[EXERCISE DIRECTIONS] Only one span of the listing below is wanted: the lines from the one with "order: Rodentia" through the one with "common name: mouse", reproduced exactly, both ends kept.

--------

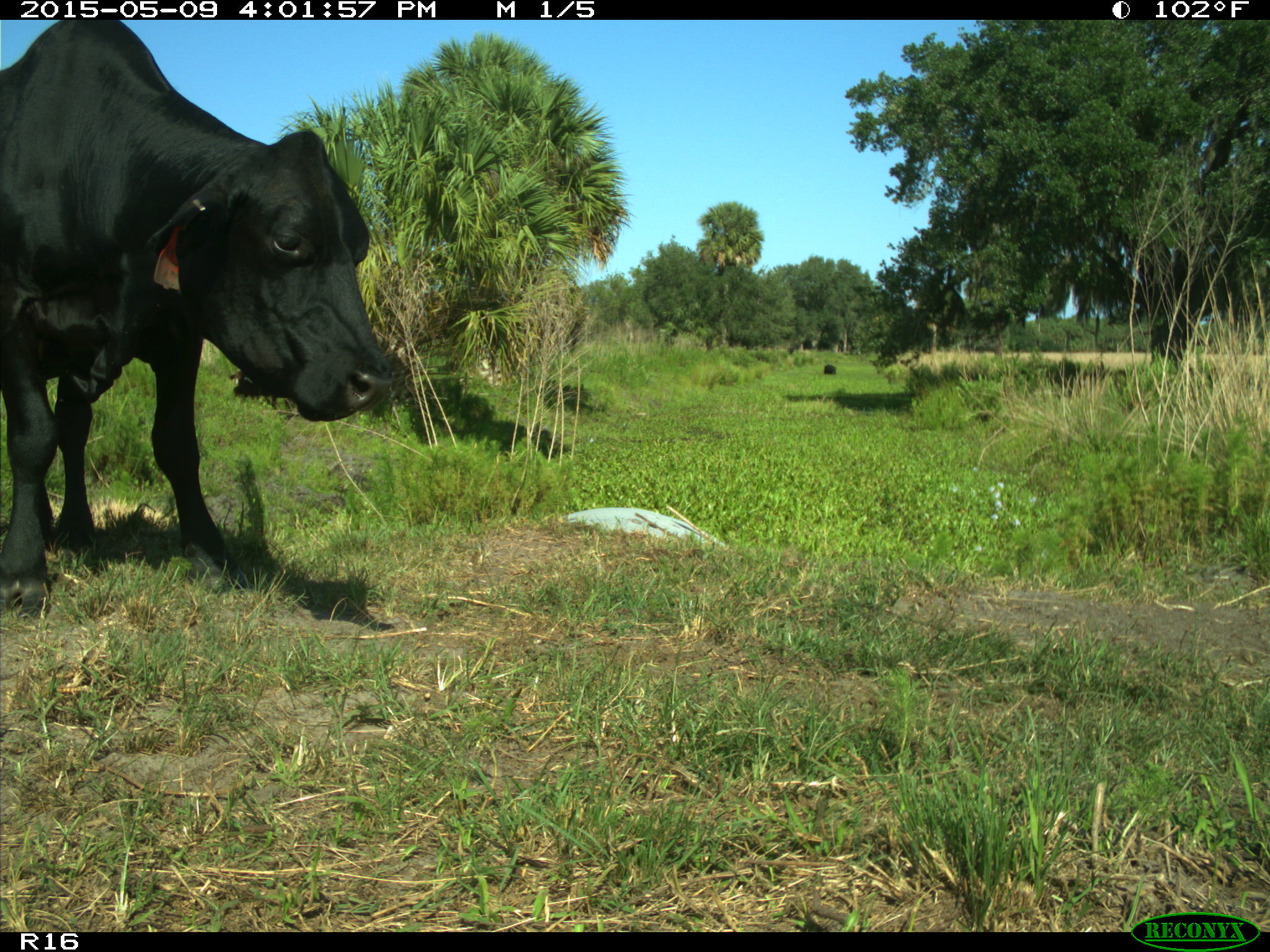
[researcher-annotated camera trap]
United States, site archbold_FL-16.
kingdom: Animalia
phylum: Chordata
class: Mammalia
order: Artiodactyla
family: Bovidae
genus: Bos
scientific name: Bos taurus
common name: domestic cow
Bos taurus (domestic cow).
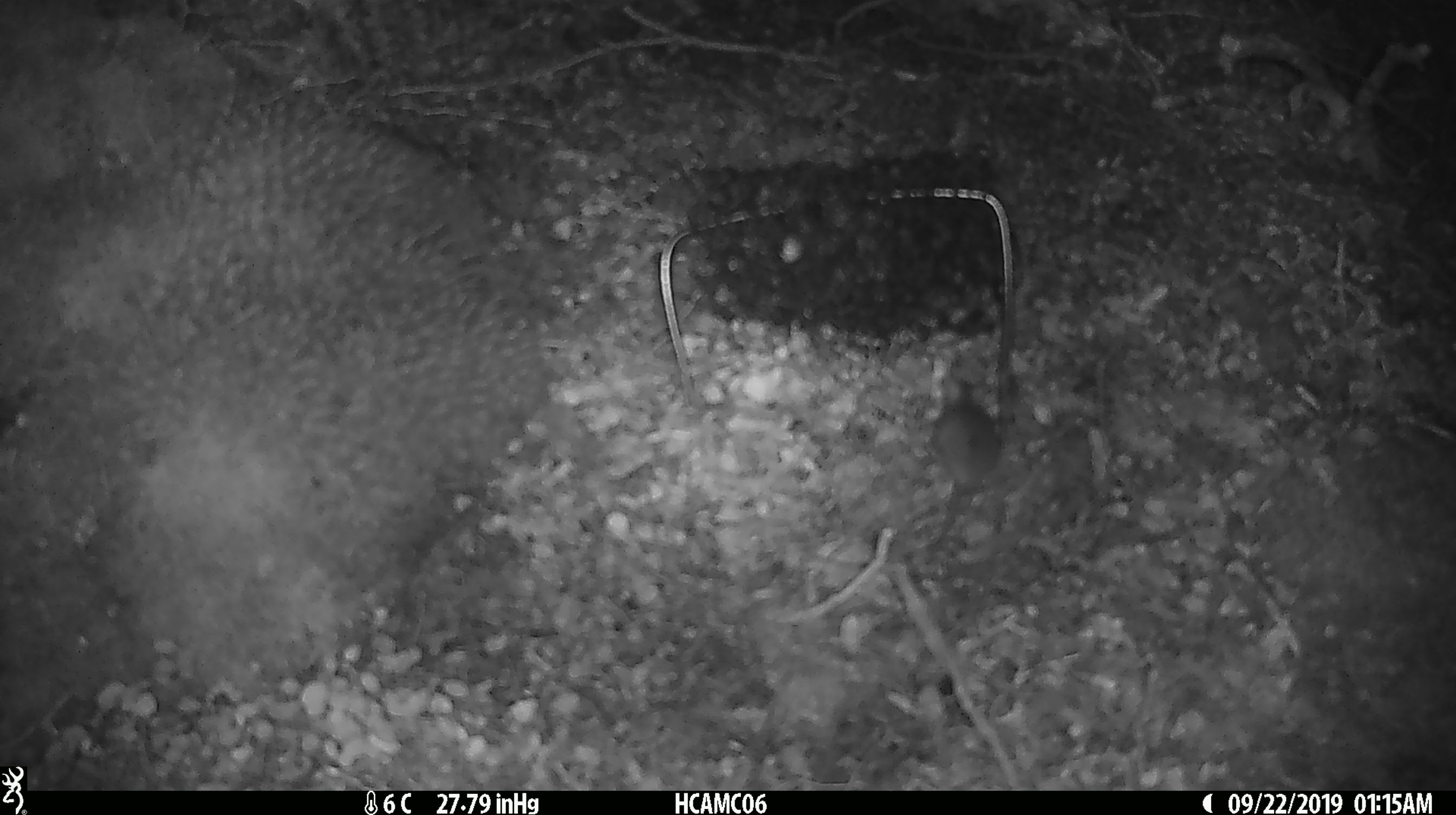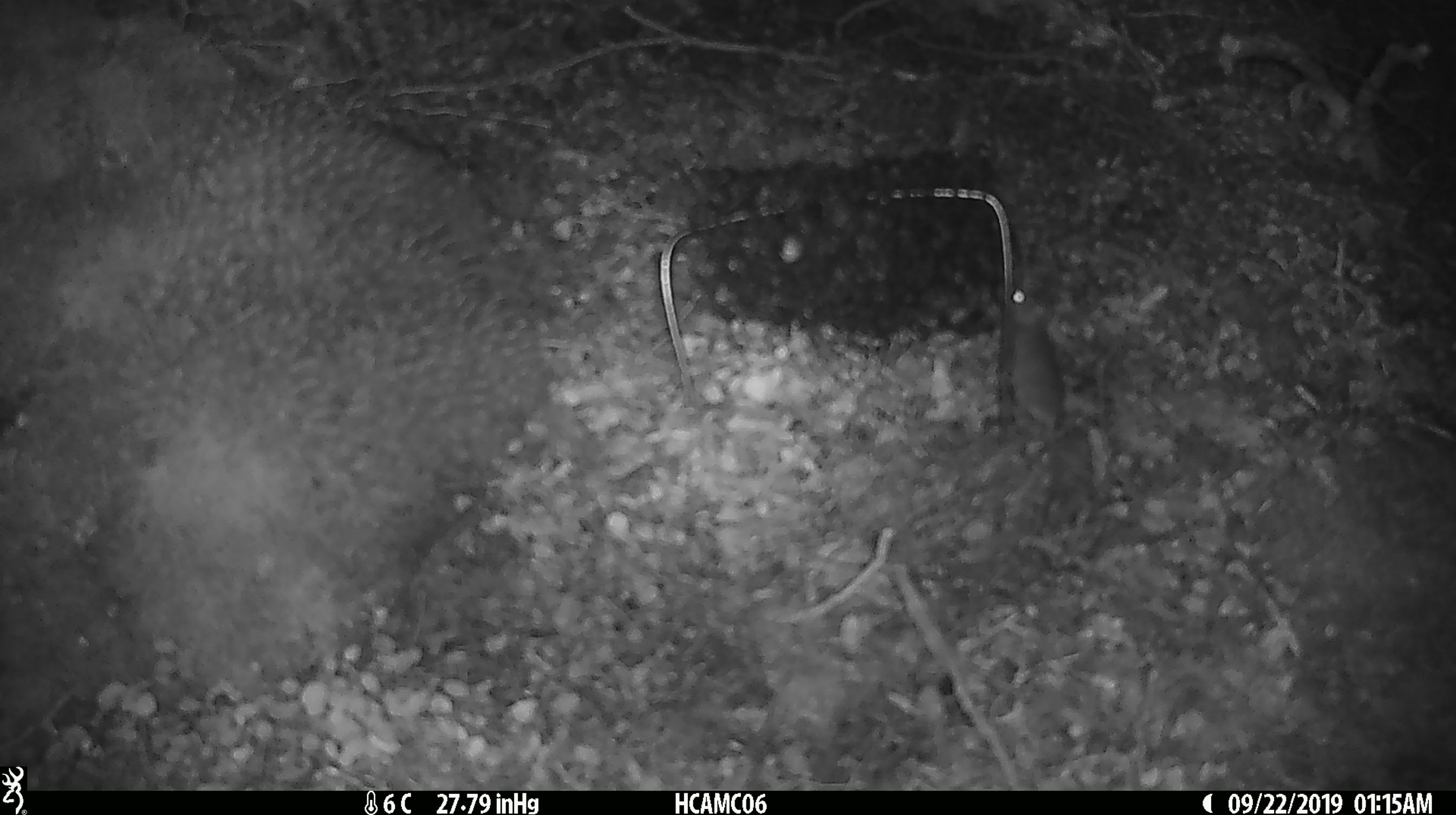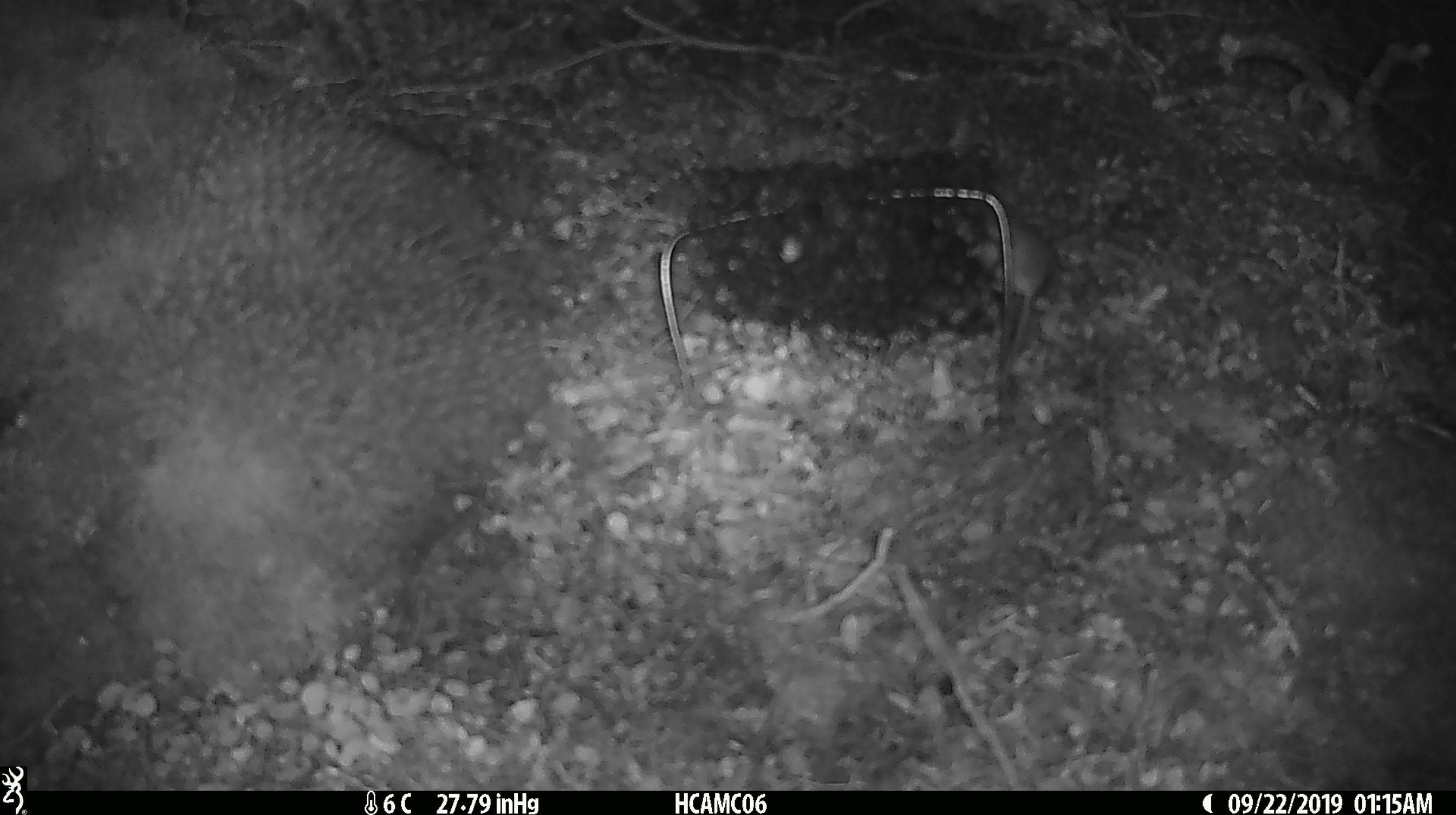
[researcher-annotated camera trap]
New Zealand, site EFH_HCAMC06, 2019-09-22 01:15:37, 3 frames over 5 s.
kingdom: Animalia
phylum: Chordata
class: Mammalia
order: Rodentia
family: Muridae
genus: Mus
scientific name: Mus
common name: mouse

--------

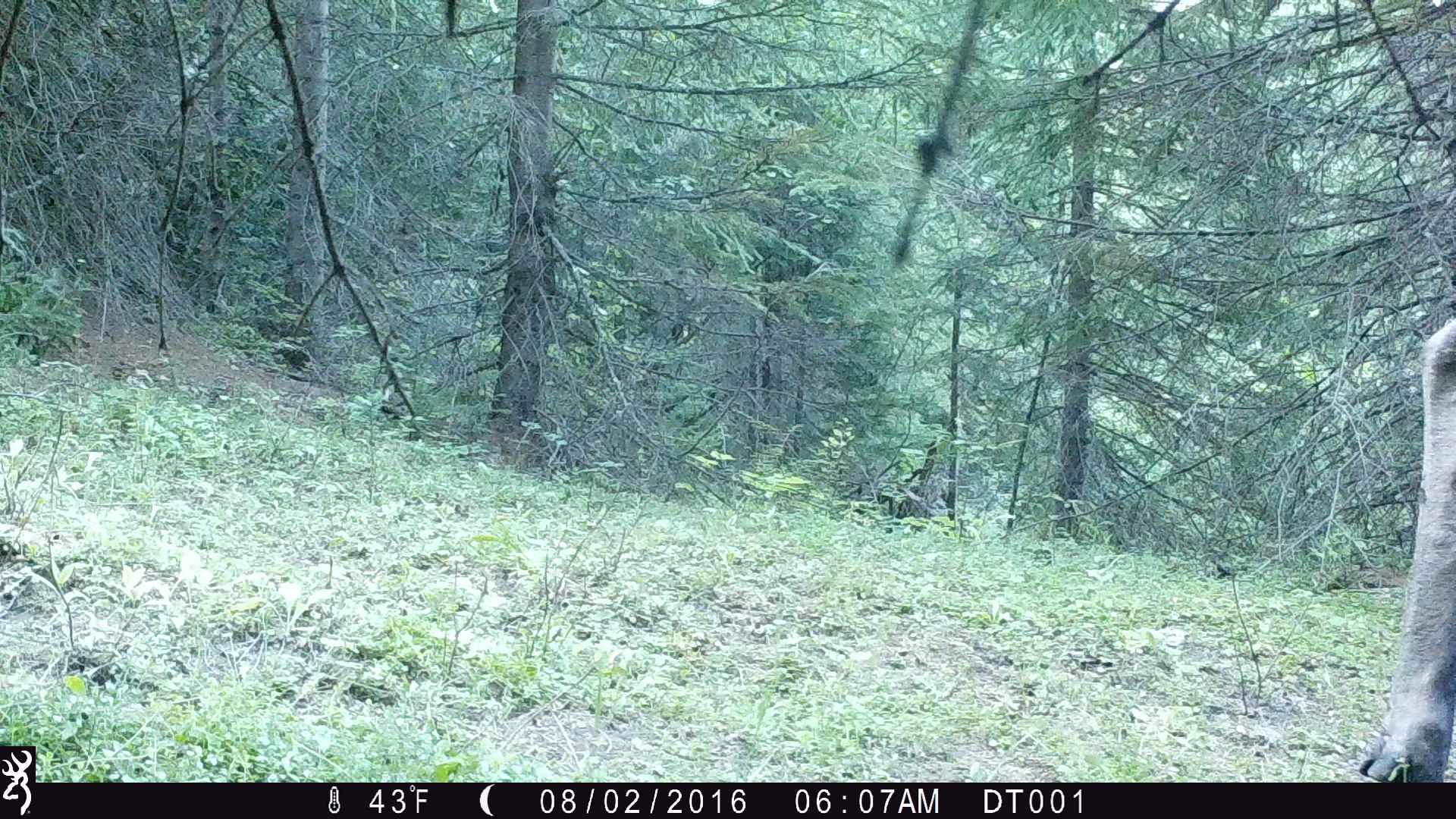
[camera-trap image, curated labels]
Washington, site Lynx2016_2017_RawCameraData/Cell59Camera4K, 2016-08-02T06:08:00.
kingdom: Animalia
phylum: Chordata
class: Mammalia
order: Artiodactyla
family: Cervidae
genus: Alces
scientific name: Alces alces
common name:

--------

[OUTPUT BELOW]
order: Rodentia
family: Muridae
genus: Mus
scientific name: Mus
common name: mouse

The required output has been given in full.